Collected data:
########################################

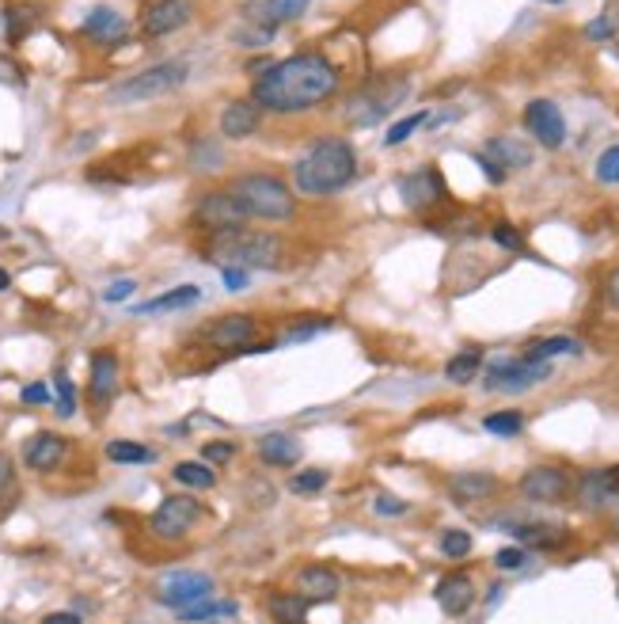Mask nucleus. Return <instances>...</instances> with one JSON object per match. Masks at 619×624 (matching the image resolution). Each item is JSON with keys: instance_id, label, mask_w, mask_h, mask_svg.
<instances>
[{"instance_id": "15", "label": "nucleus", "mask_w": 619, "mask_h": 624, "mask_svg": "<svg viewBox=\"0 0 619 624\" xmlns=\"http://www.w3.org/2000/svg\"><path fill=\"white\" fill-rule=\"evenodd\" d=\"M119 384H122V362L111 346L91 354V381H88V400L96 412H107L111 400L119 396Z\"/></svg>"}, {"instance_id": "40", "label": "nucleus", "mask_w": 619, "mask_h": 624, "mask_svg": "<svg viewBox=\"0 0 619 624\" xmlns=\"http://www.w3.org/2000/svg\"><path fill=\"white\" fill-rule=\"evenodd\" d=\"M441 556L445 560L471 556V534H463V529H445V534H441Z\"/></svg>"}, {"instance_id": "41", "label": "nucleus", "mask_w": 619, "mask_h": 624, "mask_svg": "<svg viewBox=\"0 0 619 624\" xmlns=\"http://www.w3.org/2000/svg\"><path fill=\"white\" fill-rule=\"evenodd\" d=\"M524 564H529V549H524V545H509V549L494 552V567H498V572H517V567Z\"/></svg>"}, {"instance_id": "38", "label": "nucleus", "mask_w": 619, "mask_h": 624, "mask_svg": "<svg viewBox=\"0 0 619 624\" xmlns=\"http://www.w3.org/2000/svg\"><path fill=\"white\" fill-rule=\"evenodd\" d=\"M53 389H58V415L61 419H73L76 415V389H73V381H69V374L65 369H53Z\"/></svg>"}, {"instance_id": "43", "label": "nucleus", "mask_w": 619, "mask_h": 624, "mask_svg": "<svg viewBox=\"0 0 619 624\" xmlns=\"http://www.w3.org/2000/svg\"><path fill=\"white\" fill-rule=\"evenodd\" d=\"M232 457H236V442H206L202 445L206 465H232Z\"/></svg>"}, {"instance_id": "37", "label": "nucleus", "mask_w": 619, "mask_h": 624, "mask_svg": "<svg viewBox=\"0 0 619 624\" xmlns=\"http://www.w3.org/2000/svg\"><path fill=\"white\" fill-rule=\"evenodd\" d=\"M486 435H498V438H517L524 430V415L521 412H491L483 419Z\"/></svg>"}, {"instance_id": "22", "label": "nucleus", "mask_w": 619, "mask_h": 624, "mask_svg": "<svg viewBox=\"0 0 619 624\" xmlns=\"http://www.w3.org/2000/svg\"><path fill=\"white\" fill-rule=\"evenodd\" d=\"M578 495H582L585 506H608L619 499V465L612 468H593V473H585L582 480H578Z\"/></svg>"}, {"instance_id": "48", "label": "nucleus", "mask_w": 619, "mask_h": 624, "mask_svg": "<svg viewBox=\"0 0 619 624\" xmlns=\"http://www.w3.org/2000/svg\"><path fill=\"white\" fill-rule=\"evenodd\" d=\"M494 244H502V248H509V252H521L524 236L517 233L513 225H494Z\"/></svg>"}, {"instance_id": "52", "label": "nucleus", "mask_w": 619, "mask_h": 624, "mask_svg": "<svg viewBox=\"0 0 619 624\" xmlns=\"http://www.w3.org/2000/svg\"><path fill=\"white\" fill-rule=\"evenodd\" d=\"M376 514H384V518H396V514H407V503L404 499H392V495H376Z\"/></svg>"}, {"instance_id": "13", "label": "nucleus", "mask_w": 619, "mask_h": 624, "mask_svg": "<svg viewBox=\"0 0 619 624\" xmlns=\"http://www.w3.org/2000/svg\"><path fill=\"white\" fill-rule=\"evenodd\" d=\"M574 491V476L559 465H536L521 476V495L529 503H562Z\"/></svg>"}, {"instance_id": "53", "label": "nucleus", "mask_w": 619, "mask_h": 624, "mask_svg": "<svg viewBox=\"0 0 619 624\" xmlns=\"http://www.w3.org/2000/svg\"><path fill=\"white\" fill-rule=\"evenodd\" d=\"M605 294H608V302H612L616 309H619V267H616L612 274H608V282H605Z\"/></svg>"}, {"instance_id": "36", "label": "nucleus", "mask_w": 619, "mask_h": 624, "mask_svg": "<svg viewBox=\"0 0 619 624\" xmlns=\"http://www.w3.org/2000/svg\"><path fill=\"white\" fill-rule=\"evenodd\" d=\"M305 610L308 605L300 602L297 595H274L270 598V617L277 624H305Z\"/></svg>"}, {"instance_id": "31", "label": "nucleus", "mask_w": 619, "mask_h": 624, "mask_svg": "<svg viewBox=\"0 0 619 624\" xmlns=\"http://www.w3.org/2000/svg\"><path fill=\"white\" fill-rule=\"evenodd\" d=\"M479 374H483V354H479V351L453 354V358H448V366H445V377L453 384H471Z\"/></svg>"}, {"instance_id": "20", "label": "nucleus", "mask_w": 619, "mask_h": 624, "mask_svg": "<svg viewBox=\"0 0 619 624\" xmlns=\"http://www.w3.org/2000/svg\"><path fill=\"white\" fill-rule=\"evenodd\" d=\"M308 4H312V0H255V4L247 8V23L277 30L285 27V23H297L300 15L308 12Z\"/></svg>"}, {"instance_id": "21", "label": "nucleus", "mask_w": 619, "mask_h": 624, "mask_svg": "<svg viewBox=\"0 0 619 624\" xmlns=\"http://www.w3.org/2000/svg\"><path fill=\"white\" fill-rule=\"evenodd\" d=\"M433 598H437V605L448 613V617H463V613L475 605V583H471V575H463V572L445 575V579L437 583V590H433Z\"/></svg>"}, {"instance_id": "2", "label": "nucleus", "mask_w": 619, "mask_h": 624, "mask_svg": "<svg viewBox=\"0 0 619 624\" xmlns=\"http://www.w3.org/2000/svg\"><path fill=\"white\" fill-rule=\"evenodd\" d=\"M202 259L216 267H244V271H277L289 259V244L282 241L270 229H251V225H236V229H221V233L206 236Z\"/></svg>"}, {"instance_id": "34", "label": "nucleus", "mask_w": 619, "mask_h": 624, "mask_svg": "<svg viewBox=\"0 0 619 624\" xmlns=\"http://www.w3.org/2000/svg\"><path fill=\"white\" fill-rule=\"evenodd\" d=\"M35 23H38V8H30V4H8L4 8V27H8V38H12V42H20Z\"/></svg>"}, {"instance_id": "10", "label": "nucleus", "mask_w": 619, "mask_h": 624, "mask_svg": "<svg viewBox=\"0 0 619 624\" xmlns=\"http://www.w3.org/2000/svg\"><path fill=\"white\" fill-rule=\"evenodd\" d=\"M255 331H259L255 316H247V313H224V316H216V320L206 323L202 339H206V346H213V351L247 354V346L255 343Z\"/></svg>"}, {"instance_id": "3", "label": "nucleus", "mask_w": 619, "mask_h": 624, "mask_svg": "<svg viewBox=\"0 0 619 624\" xmlns=\"http://www.w3.org/2000/svg\"><path fill=\"white\" fill-rule=\"evenodd\" d=\"M358 175V152L346 137H323L315 142L305 157L293 168V187L300 195H338L343 187H350V180Z\"/></svg>"}, {"instance_id": "18", "label": "nucleus", "mask_w": 619, "mask_h": 624, "mask_svg": "<svg viewBox=\"0 0 619 624\" xmlns=\"http://www.w3.org/2000/svg\"><path fill=\"white\" fill-rule=\"evenodd\" d=\"M338 590H343V583H338V575L331 572V567H323V564L305 567V572L297 575V583H293V595H297L305 605L335 602V598H338Z\"/></svg>"}, {"instance_id": "58", "label": "nucleus", "mask_w": 619, "mask_h": 624, "mask_svg": "<svg viewBox=\"0 0 619 624\" xmlns=\"http://www.w3.org/2000/svg\"><path fill=\"white\" fill-rule=\"evenodd\" d=\"M616 534H619V518H616Z\"/></svg>"}, {"instance_id": "51", "label": "nucleus", "mask_w": 619, "mask_h": 624, "mask_svg": "<svg viewBox=\"0 0 619 624\" xmlns=\"http://www.w3.org/2000/svg\"><path fill=\"white\" fill-rule=\"evenodd\" d=\"M12 491H15V465L8 453H0V499L12 495Z\"/></svg>"}, {"instance_id": "16", "label": "nucleus", "mask_w": 619, "mask_h": 624, "mask_svg": "<svg viewBox=\"0 0 619 624\" xmlns=\"http://www.w3.org/2000/svg\"><path fill=\"white\" fill-rule=\"evenodd\" d=\"M65 457H69V442L61 435H53V430H38V435L23 445V465H27L30 473H53V468L65 465Z\"/></svg>"}, {"instance_id": "9", "label": "nucleus", "mask_w": 619, "mask_h": 624, "mask_svg": "<svg viewBox=\"0 0 619 624\" xmlns=\"http://www.w3.org/2000/svg\"><path fill=\"white\" fill-rule=\"evenodd\" d=\"M555 369H552V362H532V358H502V362H494V366H486V377H483V384L491 392H524V389H532V384H540V381H547Z\"/></svg>"}, {"instance_id": "23", "label": "nucleus", "mask_w": 619, "mask_h": 624, "mask_svg": "<svg viewBox=\"0 0 619 624\" xmlns=\"http://www.w3.org/2000/svg\"><path fill=\"white\" fill-rule=\"evenodd\" d=\"M126 30H129L126 15H119L114 8H107V4L103 8H91L88 20L81 23V35L91 38V42H99V46L122 42V38H126Z\"/></svg>"}, {"instance_id": "54", "label": "nucleus", "mask_w": 619, "mask_h": 624, "mask_svg": "<svg viewBox=\"0 0 619 624\" xmlns=\"http://www.w3.org/2000/svg\"><path fill=\"white\" fill-rule=\"evenodd\" d=\"M42 624H84L81 613H50V617H42Z\"/></svg>"}, {"instance_id": "49", "label": "nucleus", "mask_w": 619, "mask_h": 624, "mask_svg": "<svg viewBox=\"0 0 619 624\" xmlns=\"http://www.w3.org/2000/svg\"><path fill=\"white\" fill-rule=\"evenodd\" d=\"M616 35V20L612 15H601V20H593L590 27H585V38H593V42H605V38Z\"/></svg>"}, {"instance_id": "25", "label": "nucleus", "mask_w": 619, "mask_h": 624, "mask_svg": "<svg viewBox=\"0 0 619 624\" xmlns=\"http://www.w3.org/2000/svg\"><path fill=\"white\" fill-rule=\"evenodd\" d=\"M483 157L494 160L506 175L532 164V149L524 142H517V137H491V142L483 145Z\"/></svg>"}, {"instance_id": "44", "label": "nucleus", "mask_w": 619, "mask_h": 624, "mask_svg": "<svg viewBox=\"0 0 619 624\" xmlns=\"http://www.w3.org/2000/svg\"><path fill=\"white\" fill-rule=\"evenodd\" d=\"M597 180L601 183H619V145L605 149L597 157Z\"/></svg>"}, {"instance_id": "32", "label": "nucleus", "mask_w": 619, "mask_h": 624, "mask_svg": "<svg viewBox=\"0 0 619 624\" xmlns=\"http://www.w3.org/2000/svg\"><path fill=\"white\" fill-rule=\"evenodd\" d=\"M555 354H582V343L570 335H547V339H536V343L524 351V358L532 362H552Z\"/></svg>"}, {"instance_id": "30", "label": "nucleus", "mask_w": 619, "mask_h": 624, "mask_svg": "<svg viewBox=\"0 0 619 624\" xmlns=\"http://www.w3.org/2000/svg\"><path fill=\"white\" fill-rule=\"evenodd\" d=\"M172 480L190 491H209L216 484V473L213 465H202V461H179V465L172 468Z\"/></svg>"}, {"instance_id": "56", "label": "nucleus", "mask_w": 619, "mask_h": 624, "mask_svg": "<svg viewBox=\"0 0 619 624\" xmlns=\"http://www.w3.org/2000/svg\"><path fill=\"white\" fill-rule=\"evenodd\" d=\"M4 241H12V233H8V229L0 225V244H4Z\"/></svg>"}, {"instance_id": "24", "label": "nucleus", "mask_w": 619, "mask_h": 624, "mask_svg": "<svg viewBox=\"0 0 619 624\" xmlns=\"http://www.w3.org/2000/svg\"><path fill=\"white\" fill-rule=\"evenodd\" d=\"M305 453L297 435H285V430H270V435L259 438V457L267 461L270 468H293Z\"/></svg>"}, {"instance_id": "57", "label": "nucleus", "mask_w": 619, "mask_h": 624, "mask_svg": "<svg viewBox=\"0 0 619 624\" xmlns=\"http://www.w3.org/2000/svg\"><path fill=\"white\" fill-rule=\"evenodd\" d=\"M547 4H562V0H547Z\"/></svg>"}, {"instance_id": "12", "label": "nucleus", "mask_w": 619, "mask_h": 624, "mask_svg": "<svg viewBox=\"0 0 619 624\" xmlns=\"http://www.w3.org/2000/svg\"><path fill=\"white\" fill-rule=\"evenodd\" d=\"M195 20V0H145L141 8V35L164 38L183 30Z\"/></svg>"}, {"instance_id": "29", "label": "nucleus", "mask_w": 619, "mask_h": 624, "mask_svg": "<svg viewBox=\"0 0 619 624\" xmlns=\"http://www.w3.org/2000/svg\"><path fill=\"white\" fill-rule=\"evenodd\" d=\"M239 613V605L236 602H228V598H206V602H198V605H187V610H179V621H187V624H216V621H232Z\"/></svg>"}, {"instance_id": "39", "label": "nucleus", "mask_w": 619, "mask_h": 624, "mask_svg": "<svg viewBox=\"0 0 619 624\" xmlns=\"http://www.w3.org/2000/svg\"><path fill=\"white\" fill-rule=\"evenodd\" d=\"M422 126H430V111H414V114H407V119H399L396 126L384 134V145H404L407 137L414 134V130H422Z\"/></svg>"}, {"instance_id": "45", "label": "nucleus", "mask_w": 619, "mask_h": 624, "mask_svg": "<svg viewBox=\"0 0 619 624\" xmlns=\"http://www.w3.org/2000/svg\"><path fill=\"white\" fill-rule=\"evenodd\" d=\"M20 400H23V404H27V407H42V404H53V396H50V384H42V381H30V384H23Z\"/></svg>"}, {"instance_id": "42", "label": "nucleus", "mask_w": 619, "mask_h": 624, "mask_svg": "<svg viewBox=\"0 0 619 624\" xmlns=\"http://www.w3.org/2000/svg\"><path fill=\"white\" fill-rule=\"evenodd\" d=\"M331 328V320H308V323H297V328H289L282 335V343H308V339L323 335V331Z\"/></svg>"}, {"instance_id": "19", "label": "nucleus", "mask_w": 619, "mask_h": 624, "mask_svg": "<svg viewBox=\"0 0 619 624\" xmlns=\"http://www.w3.org/2000/svg\"><path fill=\"white\" fill-rule=\"evenodd\" d=\"M262 114H267V111H262L251 96L232 99V103L221 111V134L228 137V142H244V137H251L255 130L262 126Z\"/></svg>"}, {"instance_id": "7", "label": "nucleus", "mask_w": 619, "mask_h": 624, "mask_svg": "<svg viewBox=\"0 0 619 624\" xmlns=\"http://www.w3.org/2000/svg\"><path fill=\"white\" fill-rule=\"evenodd\" d=\"M216 583L213 575L206 572H190V567H179V572H164L157 583H152V598L168 610H187V605H198L206 598H213Z\"/></svg>"}, {"instance_id": "27", "label": "nucleus", "mask_w": 619, "mask_h": 624, "mask_svg": "<svg viewBox=\"0 0 619 624\" xmlns=\"http://www.w3.org/2000/svg\"><path fill=\"white\" fill-rule=\"evenodd\" d=\"M202 302V290L198 286H175L168 294L152 297V302L134 305V316H164V313H179V309H195Z\"/></svg>"}, {"instance_id": "4", "label": "nucleus", "mask_w": 619, "mask_h": 624, "mask_svg": "<svg viewBox=\"0 0 619 624\" xmlns=\"http://www.w3.org/2000/svg\"><path fill=\"white\" fill-rule=\"evenodd\" d=\"M228 191L239 198L251 221H293L297 218V198L289 183L270 172H247L228 183Z\"/></svg>"}, {"instance_id": "26", "label": "nucleus", "mask_w": 619, "mask_h": 624, "mask_svg": "<svg viewBox=\"0 0 619 624\" xmlns=\"http://www.w3.org/2000/svg\"><path fill=\"white\" fill-rule=\"evenodd\" d=\"M513 537L524 549H562L570 541L567 526H555V522H521V526H509Z\"/></svg>"}, {"instance_id": "50", "label": "nucleus", "mask_w": 619, "mask_h": 624, "mask_svg": "<svg viewBox=\"0 0 619 624\" xmlns=\"http://www.w3.org/2000/svg\"><path fill=\"white\" fill-rule=\"evenodd\" d=\"M270 38H274V30H267V27H259V23H251L247 30H239L236 42H239V46H262V42H270Z\"/></svg>"}, {"instance_id": "11", "label": "nucleus", "mask_w": 619, "mask_h": 624, "mask_svg": "<svg viewBox=\"0 0 619 624\" xmlns=\"http://www.w3.org/2000/svg\"><path fill=\"white\" fill-rule=\"evenodd\" d=\"M247 210L239 206V198L232 195L228 187L221 191H209L202 195V203L195 206V225L206 229V233H221V229H236V225H247Z\"/></svg>"}, {"instance_id": "1", "label": "nucleus", "mask_w": 619, "mask_h": 624, "mask_svg": "<svg viewBox=\"0 0 619 624\" xmlns=\"http://www.w3.org/2000/svg\"><path fill=\"white\" fill-rule=\"evenodd\" d=\"M338 84H343V73L335 61L315 50H300L255 76L251 99L270 114H305L327 103Z\"/></svg>"}, {"instance_id": "14", "label": "nucleus", "mask_w": 619, "mask_h": 624, "mask_svg": "<svg viewBox=\"0 0 619 624\" xmlns=\"http://www.w3.org/2000/svg\"><path fill=\"white\" fill-rule=\"evenodd\" d=\"M524 130H529L544 149H559V145L567 142V119H562L555 99H532V103L524 107Z\"/></svg>"}, {"instance_id": "55", "label": "nucleus", "mask_w": 619, "mask_h": 624, "mask_svg": "<svg viewBox=\"0 0 619 624\" xmlns=\"http://www.w3.org/2000/svg\"><path fill=\"white\" fill-rule=\"evenodd\" d=\"M8 286H12V274H8L4 267H0V294H4Z\"/></svg>"}, {"instance_id": "6", "label": "nucleus", "mask_w": 619, "mask_h": 624, "mask_svg": "<svg viewBox=\"0 0 619 624\" xmlns=\"http://www.w3.org/2000/svg\"><path fill=\"white\" fill-rule=\"evenodd\" d=\"M407 91H411V84H407L404 76H376V81H369L366 88H358L350 96L346 119H350L354 126H376V122L388 119V114L404 103Z\"/></svg>"}, {"instance_id": "8", "label": "nucleus", "mask_w": 619, "mask_h": 624, "mask_svg": "<svg viewBox=\"0 0 619 624\" xmlns=\"http://www.w3.org/2000/svg\"><path fill=\"white\" fill-rule=\"evenodd\" d=\"M202 518L206 511L195 495H168L164 503L149 514V534L160 537V541H183Z\"/></svg>"}, {"instance_id": "17", "label": "nucleus", "mask_w": 619, "mask_h": 624, "mask_svg": "<svg viewBox=\"0 0 619 624\" xmlns=\"http://www.w3.org/2000/svg\"><path fill=\"white\" fill-rule=\"evenodd\" d=\"M399 191H404V203L422 213V210H433V206L445 198V180H441L437 168H418V172L404 175Z\"/></svg>"}, {"instance_id": "28", "label": "nucleus", "mask_w": 619, "mask_h": 624, "mask_svg": "<svg viewBox=\"0 0 619 624\" xmlns=\"http://www.w3.org/2000/svg\"><path fill=\"white\" fill-rule=\"evenodd\" d=\"M494 491H498V480H494L491 473H456L453 480H448V495H453L456 503H483Z\"/></svg>"}, {"instance_id": "46", "label": "nucleus", "mask_w": 619, "mask_h": 624, "mask_svg": "<svg viewBox=\"0 0 619 624\" xmlns=\"http://www.w3.org/2000/svg\"><path fill=\"white\" fill-rule=\"evenodd\" d=\"M134 294H137V282L134 279H119L114 286L103 290V302L107 305H119V302H126V297H134Z\"/></svg>"}, {"instance_id": "5", "label": "nucleus", "mask_w": 619, "mask_h": 624, "mask_svg": "<svg viewBox=\"0 0 619 624\" xmlns=\"http://www.w3.org/2000/svg\"><path fill=\"white\" fill-rule=\"evenodd\" d=\"M190 76V65L187 61H160V65H149L141 69V73L126 76V81H119L111 91H107V103L114 107H129V103H152V99L160 96H172V91H179L183 84H187Z\"/></svg>"}, {"instance_id": "35", "label": "nucleus", "mask_w": 619, "mask_h": 624, "mask_svg": "<svg viewBox=\"0 0 619 624\" xmlns=\"http://www.w3.org/2000/svg\"><path fill=\"white\" fill-rule=\"evenodd\" d=\"M327 480H331L327 468H297L289 480V491L293 495H320L327 488Z\"/></svg>"}, {"instance_id": "33", "label": "nucleus", "mask_w": 619, "mask_h": 624, "mask_svg": "<svg viewBox=\"0 0 619 624\" xmlns=\"http://www.w3.org/2000/svg\"><path fill=\"white\" fill-rule=\"evenodd\" d=\"M152 457H157V453L141 442H126V438L107 442V461H111V465H149Z\"/></svg>"}, {"instance_id": "47", "label": "nucleus", "mask_w": 619, "mask_h": 624, "mask_svg": "<svg viewBox=\"0 0 619 624\" xmlns=\"http://www.w3.org/2000/svg\"><path fill=\"white\" fill-rule=\"evenodd\" d=\"M221 279H224V290H228V294H239V290H247L251 274H247L244 267H221Z\"/></svg>"}]
</instances>
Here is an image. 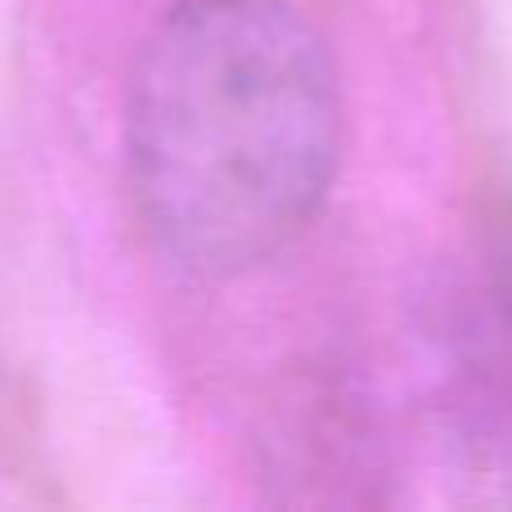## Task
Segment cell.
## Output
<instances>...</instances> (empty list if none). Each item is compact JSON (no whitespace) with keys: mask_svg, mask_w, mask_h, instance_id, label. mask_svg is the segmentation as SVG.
<instances>
[{"mask_svg":"<svg viewBox=\"0 0 512 512\" xmlns=\"http://www.w3.org/2000/svg\"><path fill=\"white\" fill-rule=\"evenodd\" d=\"M342 162L328 45L288 0H180L126 95V171L158 248L198 274L270 261Z\"/></svg>","mask_w":512,"mask_h":512,"instance_id":"1","label":"cell"}]
</instances>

########################################

Your task> Tally the lines of the data that contain the string "cell", matching case exactly, and reply with the number only.

The reply> 2